O Índice de Confiança do Empresário de Pequenos e Médios Negócios (IC-PMN) é formado pela percepção de gestores de companhias com faturamento de até R$ 80 milhões. A pesquisa reflete as perspectivas deste grupo com relação ao futuro da economia, do seu setor e do próprio negócio. Para a pesquisa em relação ao primeiro trimestre de 2015, foram entrevistadas 1.318 pessoas. Desse total, 49% são da região Sudeste, 23% do Sul, 15% do Nordeste, 7% do Centro-Oeste e 6% do Norte. Na divisão por setores, o comércio representa 54%, os serviços 29% e a indústria 17%. A margem de erro do índice é de 3,85%, para mais ou para menos, com um nível de confiança de 95%.

Segundo o professor e pesquisador do Insper Gino Olivares, desde setembro, quando foi realizada a pesquisa referente ao quarto trimestre de 2014, as eleições presidenciais e diversos outros eventos econômicos alteraram bastante o quadro para os pequenos empresários.

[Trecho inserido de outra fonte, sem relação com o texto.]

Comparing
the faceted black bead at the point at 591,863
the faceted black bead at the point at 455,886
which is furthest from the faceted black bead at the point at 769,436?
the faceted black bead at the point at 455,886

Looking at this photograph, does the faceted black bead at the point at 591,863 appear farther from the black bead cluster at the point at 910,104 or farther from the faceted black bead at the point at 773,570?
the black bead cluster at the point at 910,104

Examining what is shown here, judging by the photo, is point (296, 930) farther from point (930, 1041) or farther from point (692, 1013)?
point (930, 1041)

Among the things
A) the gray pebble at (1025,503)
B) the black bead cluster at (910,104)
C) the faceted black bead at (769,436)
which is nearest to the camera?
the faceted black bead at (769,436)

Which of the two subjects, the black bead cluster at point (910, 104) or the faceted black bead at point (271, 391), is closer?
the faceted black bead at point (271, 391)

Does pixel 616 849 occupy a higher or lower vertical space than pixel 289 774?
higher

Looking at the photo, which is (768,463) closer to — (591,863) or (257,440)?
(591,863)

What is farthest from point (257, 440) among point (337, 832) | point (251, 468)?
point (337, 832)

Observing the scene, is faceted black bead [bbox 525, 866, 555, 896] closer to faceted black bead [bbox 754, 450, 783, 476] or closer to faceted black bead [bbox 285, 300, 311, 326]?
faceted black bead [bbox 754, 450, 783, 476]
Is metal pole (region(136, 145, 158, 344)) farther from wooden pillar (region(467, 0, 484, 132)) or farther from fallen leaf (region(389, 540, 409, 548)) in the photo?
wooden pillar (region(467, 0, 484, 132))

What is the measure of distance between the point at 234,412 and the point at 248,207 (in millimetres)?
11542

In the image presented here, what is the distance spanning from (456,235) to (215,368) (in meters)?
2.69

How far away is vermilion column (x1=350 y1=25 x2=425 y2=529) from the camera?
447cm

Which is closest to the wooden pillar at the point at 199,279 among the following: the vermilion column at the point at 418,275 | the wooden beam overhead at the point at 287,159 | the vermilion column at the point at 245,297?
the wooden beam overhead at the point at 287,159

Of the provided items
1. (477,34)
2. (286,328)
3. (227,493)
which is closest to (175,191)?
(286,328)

“Se a gente pensar em todo o estoque de notícias ruins que apareceram após o segundo turno das eleições, a queda acentuada do indicador deixa de ser surpreendente”, comenta, citando dados como inflação elevada, atividade econômica fraca, valorização do câmbio e aumento da taxa básica de juros (Selic). “Naquela ocasião, não se esperava que um novo ciclo de aperto monetário fosse iniciado este ano. E essa pesquisa de agora não chegou a captar o segundo aperto, anunciado no início deste mês.”

Ano difícil

Olivares aponta que a pesquisa divulgada hoje só diz respeito ao primeiro trimestre de 2015, mas é possível prever que o próximo ano como um todo será difícil. Em meio às incertezas sobre as políticas econômicas do novo governo, ele vê dois cenários possíveis. No primeiro, o time liderado por Joaquim Levy adota uma série de ajustes que trarão dificuldades para o crescimento no curto prazo, mas melhorarão as perspectivas para um horizonte mais longo. Na segunda hipótese, os formuladores de políticas não conseguem implementar as mudanças necessárias e a indefinição gera uma paralisia da economia, sem trazer benefícios no longo prazo. “De qualquer forma, no curto prazo não tem como as coisas melhorarem”, afirma.

De acordo com o levantamento, entre os quesitos avaliados, o pior desempenho ficou com as expectativas em relação à economia brasileira para o primeiro trimestre de 2015, com uma queda de 10,2% em comparação ao quarto trimestre deste ano. Em termos de perspectivas quanto ao faturamento, o índice registrou retração de 8,8%. Em relação às expectativas para o próprio segmento, a confiança caiu 7,2%. No caso da expectativa de lucro, a queda foi de 6,9%. Já sobre a projeção para o quadro de funcionários, houve queda de 4,9%. O quesito intenção em realizar investimentos teve a menor baixa no período (-4,8%).

Na divisão por regiões, Centro-Oeste (-15,8%) e Nordeste (-11,6%) lideraram a queda. Na sequência aparecem Sul (-9,8%), Norte (-5,7%) e Sudeste (-3,2%). De acordo com a pesquisa, os índices das regiões Centro-Oeste, Norte e Nordeste apresentaram os mais baixos níveis da série histórica do indicador, iniciada no primeiro trimestre de 2009.